— start —

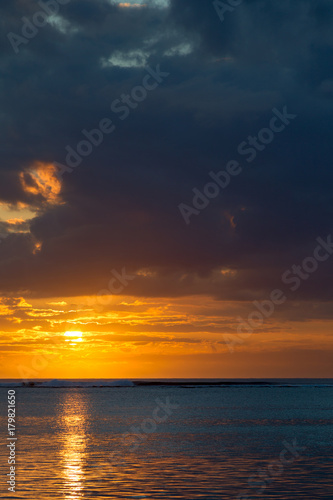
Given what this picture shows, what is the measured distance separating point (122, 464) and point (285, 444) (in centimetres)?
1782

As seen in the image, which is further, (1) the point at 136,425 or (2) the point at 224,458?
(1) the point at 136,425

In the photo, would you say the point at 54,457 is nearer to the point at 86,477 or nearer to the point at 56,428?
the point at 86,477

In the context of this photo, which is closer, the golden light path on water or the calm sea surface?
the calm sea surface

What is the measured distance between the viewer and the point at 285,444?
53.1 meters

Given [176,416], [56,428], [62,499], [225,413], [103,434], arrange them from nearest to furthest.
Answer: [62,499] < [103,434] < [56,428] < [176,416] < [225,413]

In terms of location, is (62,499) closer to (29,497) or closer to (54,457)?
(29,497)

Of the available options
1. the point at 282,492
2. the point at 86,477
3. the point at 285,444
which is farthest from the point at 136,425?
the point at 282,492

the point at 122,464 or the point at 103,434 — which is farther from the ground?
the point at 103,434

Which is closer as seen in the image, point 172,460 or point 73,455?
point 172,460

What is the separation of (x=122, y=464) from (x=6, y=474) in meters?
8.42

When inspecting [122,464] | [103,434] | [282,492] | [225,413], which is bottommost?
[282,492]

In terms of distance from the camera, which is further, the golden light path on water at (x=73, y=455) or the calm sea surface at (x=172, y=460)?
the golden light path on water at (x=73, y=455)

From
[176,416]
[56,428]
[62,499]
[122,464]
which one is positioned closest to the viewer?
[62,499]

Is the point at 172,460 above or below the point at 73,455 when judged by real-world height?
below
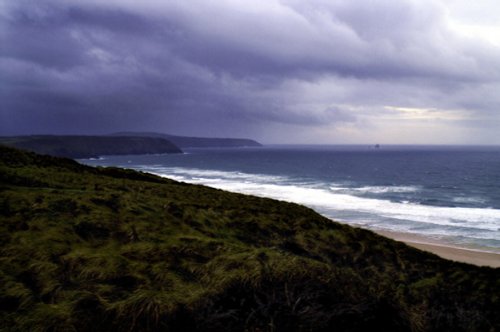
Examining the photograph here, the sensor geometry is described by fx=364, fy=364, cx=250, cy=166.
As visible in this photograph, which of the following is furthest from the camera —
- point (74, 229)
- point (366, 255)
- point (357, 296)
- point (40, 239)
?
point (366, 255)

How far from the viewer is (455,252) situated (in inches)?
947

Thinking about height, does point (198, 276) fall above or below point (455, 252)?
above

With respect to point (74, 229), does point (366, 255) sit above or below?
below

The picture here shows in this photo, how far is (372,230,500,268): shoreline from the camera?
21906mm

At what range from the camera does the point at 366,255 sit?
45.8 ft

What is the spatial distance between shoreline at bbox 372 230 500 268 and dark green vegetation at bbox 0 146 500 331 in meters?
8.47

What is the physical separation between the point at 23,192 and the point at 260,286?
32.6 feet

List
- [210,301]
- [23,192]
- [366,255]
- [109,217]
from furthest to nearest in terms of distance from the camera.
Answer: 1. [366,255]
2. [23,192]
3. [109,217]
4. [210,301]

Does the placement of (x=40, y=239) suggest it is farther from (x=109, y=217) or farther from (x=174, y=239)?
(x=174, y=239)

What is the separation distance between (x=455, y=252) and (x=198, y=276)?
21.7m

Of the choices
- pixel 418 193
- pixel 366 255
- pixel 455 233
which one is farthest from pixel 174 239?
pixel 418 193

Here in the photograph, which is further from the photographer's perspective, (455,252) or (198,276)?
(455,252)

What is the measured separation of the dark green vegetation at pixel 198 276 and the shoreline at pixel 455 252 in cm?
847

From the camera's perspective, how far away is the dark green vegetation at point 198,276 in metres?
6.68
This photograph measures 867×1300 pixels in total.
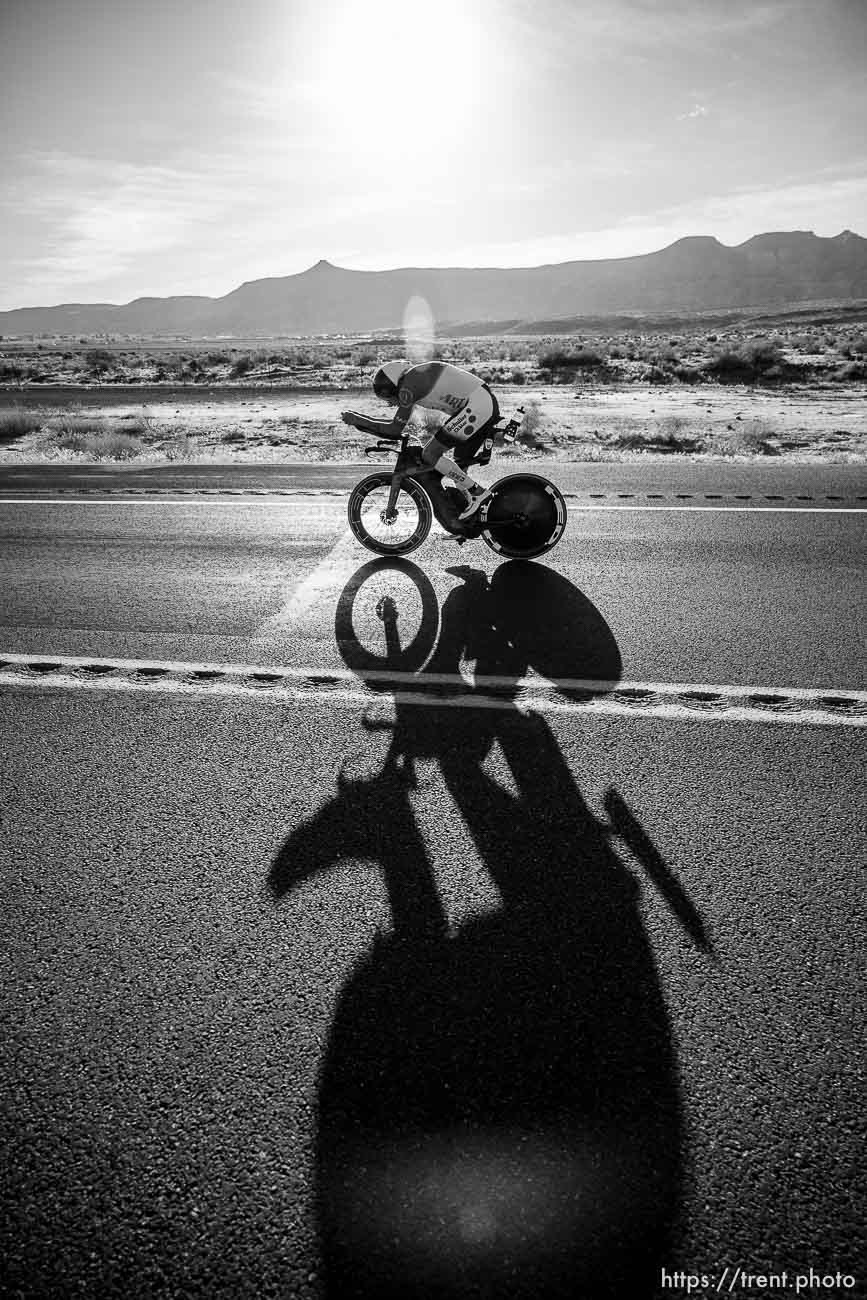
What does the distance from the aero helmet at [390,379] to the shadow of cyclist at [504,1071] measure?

— end —

● **Task requirements**
Show each line of the material above that contains the word "water", treating uppercase and lowercase as different.

● **The completed task**
In the context of this photo, which is closer, the golden light path on water or the calm sea surface?
In terms of distance from the camera, which is further, the golden light path on water at (x=73, y=455) or the calm sea surface at (x=172, y=460)?
the golden light path on water at (x=73, y=455)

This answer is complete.